Karena memang di dalam pilihan bupati, pilihan wali kota, pilihan gubernur, pilihan pilpres itu banyak sekali fitnah-fitnah. Saya merasakan. Dalam pilpres ada fitnah Presiden Jokowi itu PKI. Seperti itu. Saya diam-diam saja karena logikanya enggak masuk. PKI itu dibubarkan tahun ‘65, saya lahir tahun ‘61. Masa ada PKI umur 4 (empat) tahun? Ada PKI balita? Tapi ada yang percaya gitu lho. Ada yang percaya dan malah ada gambar itu. Gambarnya dibawa ndak? Saya berjejer dengan DN Aidit, Ketua PKI tahun’55. Aidit pidato tahun ‘55 saya lahir saja belum kok saya sudah jejer di situ coba.
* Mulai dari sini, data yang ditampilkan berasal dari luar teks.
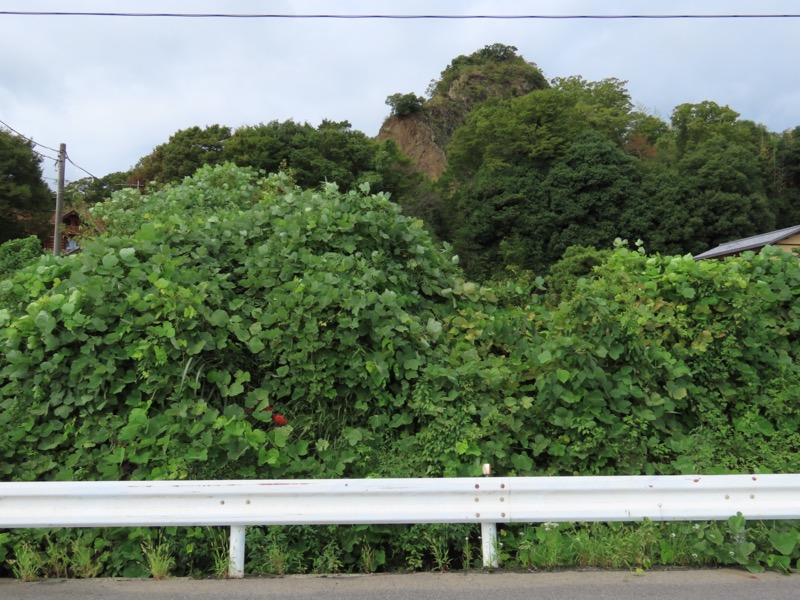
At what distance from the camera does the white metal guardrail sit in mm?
3391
Betapa jahatnya politik kadang-kadang seperti itu. Coba gambarnya ada ndak? Ada. DN Aidit pidato di podium, saya di dekatnya. Saya lahir tahun ’61, pidatonya ini tahun ’55. Logikanya enggak masuk tapi juga ada yang percaya.
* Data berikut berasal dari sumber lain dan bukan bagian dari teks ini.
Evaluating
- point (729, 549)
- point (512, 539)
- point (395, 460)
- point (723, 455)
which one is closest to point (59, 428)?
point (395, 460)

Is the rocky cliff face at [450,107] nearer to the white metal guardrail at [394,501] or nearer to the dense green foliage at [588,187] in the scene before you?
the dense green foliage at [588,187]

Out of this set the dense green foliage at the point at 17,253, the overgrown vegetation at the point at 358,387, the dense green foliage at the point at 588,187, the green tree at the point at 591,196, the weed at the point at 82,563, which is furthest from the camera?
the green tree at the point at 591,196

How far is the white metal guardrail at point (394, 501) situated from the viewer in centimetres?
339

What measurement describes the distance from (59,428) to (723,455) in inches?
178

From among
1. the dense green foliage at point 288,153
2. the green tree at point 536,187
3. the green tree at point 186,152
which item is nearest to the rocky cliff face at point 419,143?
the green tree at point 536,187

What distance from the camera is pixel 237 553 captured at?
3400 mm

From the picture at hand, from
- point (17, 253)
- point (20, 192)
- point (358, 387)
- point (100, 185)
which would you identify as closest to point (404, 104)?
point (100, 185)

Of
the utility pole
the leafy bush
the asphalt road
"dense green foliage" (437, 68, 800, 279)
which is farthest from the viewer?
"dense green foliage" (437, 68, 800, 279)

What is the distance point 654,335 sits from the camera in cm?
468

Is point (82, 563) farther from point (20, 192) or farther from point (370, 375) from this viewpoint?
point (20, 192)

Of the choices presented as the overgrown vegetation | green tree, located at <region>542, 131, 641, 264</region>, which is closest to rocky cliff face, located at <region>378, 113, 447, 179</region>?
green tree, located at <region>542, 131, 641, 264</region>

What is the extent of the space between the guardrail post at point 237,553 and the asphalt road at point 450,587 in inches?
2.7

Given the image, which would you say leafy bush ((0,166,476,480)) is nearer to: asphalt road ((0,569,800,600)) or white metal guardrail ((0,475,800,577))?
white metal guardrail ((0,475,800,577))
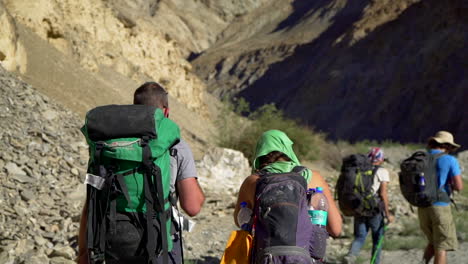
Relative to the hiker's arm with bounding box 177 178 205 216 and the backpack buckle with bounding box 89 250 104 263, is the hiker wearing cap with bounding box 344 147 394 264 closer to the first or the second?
the hiker's arm with bounding box 177 178 205 216

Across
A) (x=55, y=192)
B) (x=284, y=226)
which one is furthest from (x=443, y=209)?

Oleh sebab itu, hati-hati. Dalam memilih pemimpin baik di kabupaten, baik di kota, baik di provinsi, baik tingkat nasional hati-hati. Karena yang namanya cara-cara fitnah seperti ini di mana-mana.
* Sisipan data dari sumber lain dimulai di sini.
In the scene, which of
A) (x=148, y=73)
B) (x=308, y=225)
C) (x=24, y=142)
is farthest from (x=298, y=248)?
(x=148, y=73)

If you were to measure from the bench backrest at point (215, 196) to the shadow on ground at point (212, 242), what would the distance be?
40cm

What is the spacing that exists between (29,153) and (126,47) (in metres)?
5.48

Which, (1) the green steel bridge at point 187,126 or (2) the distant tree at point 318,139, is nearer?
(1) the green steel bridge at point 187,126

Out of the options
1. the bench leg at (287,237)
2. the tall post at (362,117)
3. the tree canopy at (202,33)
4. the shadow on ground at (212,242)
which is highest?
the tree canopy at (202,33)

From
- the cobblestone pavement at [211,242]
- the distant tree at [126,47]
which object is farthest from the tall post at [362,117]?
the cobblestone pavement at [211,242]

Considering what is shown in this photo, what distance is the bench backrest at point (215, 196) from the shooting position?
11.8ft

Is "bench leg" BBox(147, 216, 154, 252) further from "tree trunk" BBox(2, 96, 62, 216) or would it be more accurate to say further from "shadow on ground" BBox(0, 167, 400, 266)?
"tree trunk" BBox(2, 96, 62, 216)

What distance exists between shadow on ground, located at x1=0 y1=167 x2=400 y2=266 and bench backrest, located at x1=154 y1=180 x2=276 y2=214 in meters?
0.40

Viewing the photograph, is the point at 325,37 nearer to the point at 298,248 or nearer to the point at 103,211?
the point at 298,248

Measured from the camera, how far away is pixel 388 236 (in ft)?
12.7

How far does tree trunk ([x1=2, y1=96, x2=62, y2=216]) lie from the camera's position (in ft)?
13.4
Ada yang menyampaikan juga, saya anaknya Oey Hong Liong, dari Singapura. Waduh, bapak saya itu orang desa, orang kampung. Bapak saya dari Karanganyar, Ibu saya dari Kabupaten Boyolali, orang desa semuanya. Lah kok sampai Singapura?

Ya itulah yang namanya politik. Rakyat jangan terperdaya oleh fitnah-fitnah seperti itu.

Dan pada kesempatan yang baik ini, kita patut bersyukur bahwa negara kita memiliki ideologi Pancasila, yang mempersatukan kita. Perbedaan-perbedaan kita, keragaman kita ini bisa disatukan karena Pancasila. Ada yang hafal Pancasila? Silakan tunjuk jari! Maju ke depan. Ya tadi paling cepat itu, itu tunjuk jari. Ya sana yang itu Pak. Sebentar, ya yang belakang ini tadi yang pertama kelihatannya saya lihat tunjuk jari. Ya, silakan maju.

Tadi saya sampaikan negara kita sangat beragam, kita memiliki 714 (tujuh ratus empat belas) suku yang ada di Indonesia. Sebutkan saja 10 (sepuluh) nama suku. Sebentar, sebutkan 10 (sepuluh) nama suku. Sebentar.

Satu lagi, tadi saya sampaikan negara kita memiliki samudra/laut yang sangat luas, 2 (dua) per 3 (tiga) negara kita adalah air, di dalam air ada ikannya. Ini untuk ibu-ibu ini, untuk ibu-ibu, silakan tunjuk jari ibu-ibu. Sebutkan 7 (tujuh) nama ikan.

(Dialog Presiden RI dengan perwakilan penerima sertifikat)

Baiklah ibu dan bapak sekalian yang saya hormati,
Sekali lagi, apa yang sudah bapak-ibu terima berupa sertifikat tanda bukti hak hukum atas tanah yang kita miliki gunakan sebaik-baiknya untuk kepentingan keluarga kita, untuk menyejahterakan keluarga kita. Simpan baik-baik di dalam almari karena ini adalah sebuah barang yang sangat berharga bagi kita.

Saya tutup.
Terima kasih.
Wassalamualaikum warahmatullahi wabarakatuh.